Monday

Style: Summertime 6 Ways

Thinking about style again lately. Interesting how theme and variations occur and can be utterly different, no matter how "close" or "far they are from the "original".

I have always liked the song "Summertime" from Porgy & Bess by Gershwin, written in 1935 (I think). There are something like 12,000 known versions of this song. I'd love to have a collection of the notable ones. Billie Holiday's version is the closest to original in terms of time period, but the Ella Fitzgerald/Louis Armstrong recording is the most iconic/most copied. I have included a live performance by Ella to stand in for that version...it's interesting to me how each version relates to her prototypical performance and what that says about style....I'm not even sure the Chick Corea/Hiromi Uehara version can really be called the "same" song at all--but what do we mean by the "same" song, anyway?

BTW, I think Devendra Banhart is evil, like truly evil, and not in a good Nietszchean sense. I want to like him, but he gives me the creeps, really really really bad. Any other opinions?

Billie Holiday, 1936


Ella Fitzgerald, Berlin 1968



Janis Joplin, Stockholm, 1969


The Fun Boy Three, London, 1982


Devendra Banhart, n/d


Chick Corea and Hiromi Uehara, n/d

Tuesday

Song Needed: Request for Audience Participation

OK, I was trying to find a song or poem to post here that would really get at the meaning I was trying to express in my last post about how we are made of each other, and the kind of love I'm working with there....but I'm stumped. Any suggestions?

Monday

Thanksgiving: we are made of each other

I have just spent the past few days dwelling in the past, sorting and cleaning out my belongings from my parents' basement. They had everything down there, from my earliest toys to all of my school papers (preschool to high school! you can tell I'm an only child). It has felt good to go through it all and to let go of most of it. It has also felt good to stumble upon the unexpected treasures that will continue along the next part of my living with me.

I have found many photographs that I took of my friends in elementary and middle school and have had the chance to look through all of my parents' belongings and photo albums....a comprehensive family and personal history in artifacts and photographs.

Spending time with my parents in their home also gives me the chance to notice so clearly how much I am made of them...their patterns of speech, their facial expressions, their gestures.

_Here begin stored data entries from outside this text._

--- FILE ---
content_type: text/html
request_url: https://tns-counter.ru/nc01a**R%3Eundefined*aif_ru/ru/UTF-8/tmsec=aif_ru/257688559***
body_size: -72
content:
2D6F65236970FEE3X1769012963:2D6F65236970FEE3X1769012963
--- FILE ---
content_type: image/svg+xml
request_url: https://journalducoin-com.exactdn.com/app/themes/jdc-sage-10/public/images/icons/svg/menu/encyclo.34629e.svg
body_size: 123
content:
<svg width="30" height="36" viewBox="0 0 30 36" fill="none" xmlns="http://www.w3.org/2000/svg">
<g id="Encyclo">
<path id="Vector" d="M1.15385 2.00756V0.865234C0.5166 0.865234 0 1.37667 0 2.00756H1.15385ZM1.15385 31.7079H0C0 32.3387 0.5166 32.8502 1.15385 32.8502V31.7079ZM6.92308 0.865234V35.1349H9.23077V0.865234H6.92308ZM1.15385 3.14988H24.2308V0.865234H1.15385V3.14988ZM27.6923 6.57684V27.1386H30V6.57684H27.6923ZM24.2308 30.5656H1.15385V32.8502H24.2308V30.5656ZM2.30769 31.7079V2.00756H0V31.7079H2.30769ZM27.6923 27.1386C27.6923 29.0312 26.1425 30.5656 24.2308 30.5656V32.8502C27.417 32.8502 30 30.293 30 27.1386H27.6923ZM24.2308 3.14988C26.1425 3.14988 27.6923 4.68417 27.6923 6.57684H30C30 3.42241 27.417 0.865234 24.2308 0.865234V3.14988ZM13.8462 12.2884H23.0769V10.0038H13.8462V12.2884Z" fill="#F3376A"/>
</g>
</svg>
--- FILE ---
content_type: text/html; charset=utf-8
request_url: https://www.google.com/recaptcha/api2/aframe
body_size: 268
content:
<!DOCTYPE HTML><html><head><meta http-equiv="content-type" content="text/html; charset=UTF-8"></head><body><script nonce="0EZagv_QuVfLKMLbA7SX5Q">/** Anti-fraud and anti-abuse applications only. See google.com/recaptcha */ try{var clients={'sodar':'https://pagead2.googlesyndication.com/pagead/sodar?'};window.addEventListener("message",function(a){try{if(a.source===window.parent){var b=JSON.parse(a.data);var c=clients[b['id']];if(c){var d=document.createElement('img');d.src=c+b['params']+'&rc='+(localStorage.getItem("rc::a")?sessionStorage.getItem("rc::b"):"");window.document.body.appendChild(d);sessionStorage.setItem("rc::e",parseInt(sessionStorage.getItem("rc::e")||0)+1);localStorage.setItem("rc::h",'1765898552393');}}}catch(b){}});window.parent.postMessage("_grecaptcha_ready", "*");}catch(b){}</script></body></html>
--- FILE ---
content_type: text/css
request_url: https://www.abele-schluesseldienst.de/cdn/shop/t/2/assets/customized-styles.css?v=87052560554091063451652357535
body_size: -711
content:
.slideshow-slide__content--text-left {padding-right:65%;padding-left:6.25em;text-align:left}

I wonder how far back those go? Is my mother's goofiness really that of my 13th great grandmother's? My father's linguistic precision, did that come from Adam?

We all grow out of one another in such concrete yet mysterious ways....and it isn't just our parents and our families that we are made of.

In the photographs I took as a child of eleven, I found there was one little boy in particular that I had a number of photographs of, by himself. I guess he was a favored photographic subject of mine. I don't recall having a crush on him, he was a lot shorter than me. Yet, there are all these photographs, more of him than of anyone else. Why? What did he mean to me then? I can't remember what it was like to be 11 or 12. Was it so much different than now, in my early 30s?

I found some old letters written between me and friends when I was 12 or 13, and to be frank, it doesn't seem that different now. Some of these letters were so much more insightful than I understood at the time. I think people totally underestimate children and adolescents, perhaps adolescents especially. I've grown, but the brilliant sentience that I am, that they were, (that we all really are) hasn't changed at all. If I have improved it has been because I have found ways to be what I always was without being worried about it.

He was a beautiful little blonde boy, a good friend of mine. Such a heartbreakingly beautiful boy, smiling in this photo, pensive in the next. I notice as I look at them that he didn't mug for the camera the way the other kids did. He was capable of being seen, it seems. He could look the camera in the eye, and be present. I am blown away by the strength and power of his 11 year old presence. I remember him in impressions...a fragment of his voice, the way he laughed, the way he sounded when he was upset about something. What kind of man did he become?

When I was in my early to mid twenties, my parents moved back to the town I lived in when I went to school with this boy, and I tracked down his parents' phone number. I called his mom and introduced myself and asked about him. She remembered me and told me he was in school for engineering at a state university, that he was doing well. I must have left my contact information (I don't remember doing it, but I must have) and he didn't get back to me.

Maybe he'll show up on facebook one of these days. A number of the people that we were friends with in the early days are there, and I have reconnected with them since I found these photos. It's strange to me that they remember me--I moved away in 7th grade! I see pictures of all of them as teenagers and even as adults together--going to each other's weddings and stuff.

I have lived in a lot of different places and have had a lot of friends and lovers, and I am always flattered (and surprised) when the people whose lives I floated through on my childhood and adolescent travels remember me and are glad to hear from me again.

Those people...all those people in all those places! I loved them all so much. I still do. I am made of them....I am made of you.

Thank you all so much for the time we have spent together, and if you're reading this, thanks for spending your time checking in with me now. It has been my privilege and my pleasure to know you--you have let me be what I am and you have made me what I am. Know that I carry you with me everywhere I go...it is such a sublime fullness.